| Hi,
I'm looking for a simple way to convert PDFs into markdown with integrated images and tables. Tried Llamaindex, but no integrated images.
Tried Langchain, but some PDFs will have the footer being parsed before the top.
Tried to use Adobe PDF API, but have to pay $25K upfront! |
For text, unstructured seems to work quite well and does a good job of quickly processing easy documents while falling back to OCR when required. It is also quite flexible with regards to chunking and categorization, which is important when you start thinking about your embedding step. OTOH it can definitely be computationally expensive to process long documents which require OCR.
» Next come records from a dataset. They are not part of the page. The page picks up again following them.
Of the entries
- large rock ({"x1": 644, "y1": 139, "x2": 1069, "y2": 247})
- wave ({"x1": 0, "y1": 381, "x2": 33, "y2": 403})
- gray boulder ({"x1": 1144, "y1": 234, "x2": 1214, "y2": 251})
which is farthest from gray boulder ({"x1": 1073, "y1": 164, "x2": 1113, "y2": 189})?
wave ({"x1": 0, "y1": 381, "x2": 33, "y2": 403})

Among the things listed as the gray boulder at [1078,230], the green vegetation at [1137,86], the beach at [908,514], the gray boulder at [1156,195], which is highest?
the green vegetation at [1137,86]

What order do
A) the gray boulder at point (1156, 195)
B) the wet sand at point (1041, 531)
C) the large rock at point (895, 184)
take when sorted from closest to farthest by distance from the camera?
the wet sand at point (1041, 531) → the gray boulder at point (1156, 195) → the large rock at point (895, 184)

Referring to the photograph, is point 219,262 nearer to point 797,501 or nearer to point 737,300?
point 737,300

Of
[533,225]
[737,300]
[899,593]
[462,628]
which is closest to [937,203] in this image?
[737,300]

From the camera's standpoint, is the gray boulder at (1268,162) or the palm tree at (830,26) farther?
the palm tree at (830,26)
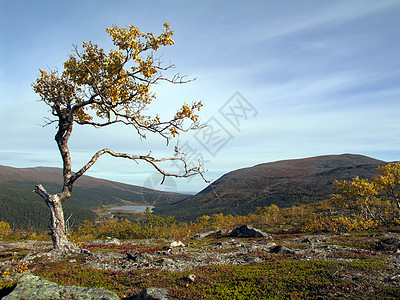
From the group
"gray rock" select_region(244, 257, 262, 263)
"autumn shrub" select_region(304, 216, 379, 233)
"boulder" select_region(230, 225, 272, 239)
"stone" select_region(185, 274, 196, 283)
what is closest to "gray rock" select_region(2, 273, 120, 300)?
"stone" select_region(185, 274, 196, 283)

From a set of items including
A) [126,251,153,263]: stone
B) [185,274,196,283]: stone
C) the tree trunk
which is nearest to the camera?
[185,274,196,283]: stone

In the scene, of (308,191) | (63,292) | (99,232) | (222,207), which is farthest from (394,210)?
(222,207)

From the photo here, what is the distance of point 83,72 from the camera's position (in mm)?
15844

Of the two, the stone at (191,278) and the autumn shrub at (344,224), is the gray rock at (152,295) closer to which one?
the stone at (191,278)

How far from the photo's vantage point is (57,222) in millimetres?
14906

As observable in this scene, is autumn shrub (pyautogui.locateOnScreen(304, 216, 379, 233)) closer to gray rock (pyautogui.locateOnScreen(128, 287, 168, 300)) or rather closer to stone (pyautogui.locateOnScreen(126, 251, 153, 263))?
stone (pyautogui.locateOnScreen(126, 251, 153, 263))

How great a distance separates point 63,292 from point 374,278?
12.3 metres

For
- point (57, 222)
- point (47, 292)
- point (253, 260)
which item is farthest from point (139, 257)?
point (47, 292)

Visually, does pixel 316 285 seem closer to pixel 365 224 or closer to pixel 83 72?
pixel 83 72

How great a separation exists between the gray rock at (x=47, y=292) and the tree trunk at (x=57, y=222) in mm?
6522

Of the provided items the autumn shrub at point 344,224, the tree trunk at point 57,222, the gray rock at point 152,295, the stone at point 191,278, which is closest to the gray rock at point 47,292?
the gray rock at point 152,295

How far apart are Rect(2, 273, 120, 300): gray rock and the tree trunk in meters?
6.52

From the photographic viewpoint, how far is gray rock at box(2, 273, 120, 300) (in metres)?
7.81

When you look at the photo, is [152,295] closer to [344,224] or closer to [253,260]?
[253,260]
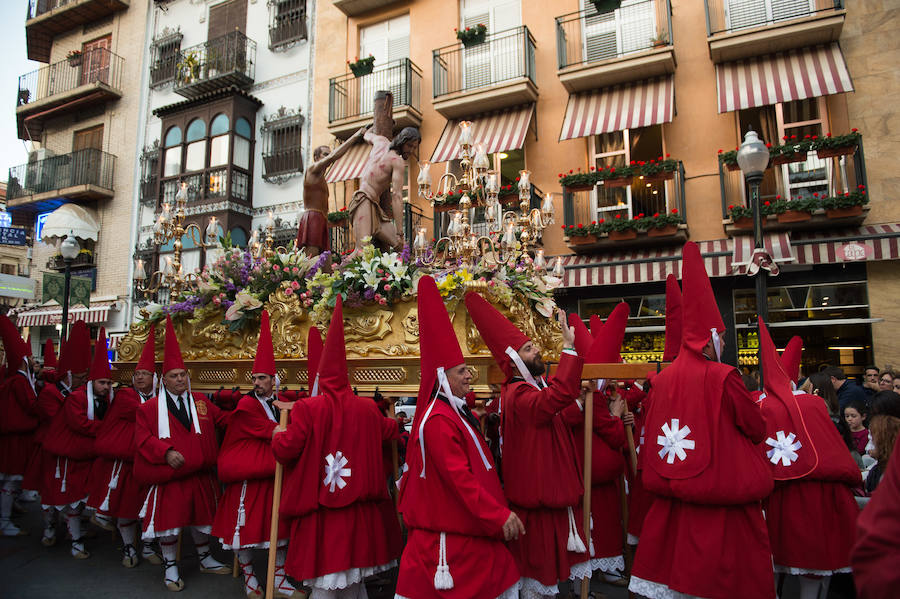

For images, we've used PyMuPDF. The main weakness we've found is that it doesn't seem to have a good story for dealing with vector images - it seems to output its own proprietary vector type. If anyone knows how to get it to output SVG that'd obviously be amazing.
For tables, we've used Camelot. Tables are pretty hard though; most libraries are totally fine for simple tables, but there are a ton of wild tables in PDFs out there which are barely human-readable to begin with.
For tables and images specifically, I'd think about what exactly you want to do with the output. Are you trying to summarize these things (using something like GPT-4 Vision?) Are you trying to present them alongside your usual RAG output? This may inform your methodology.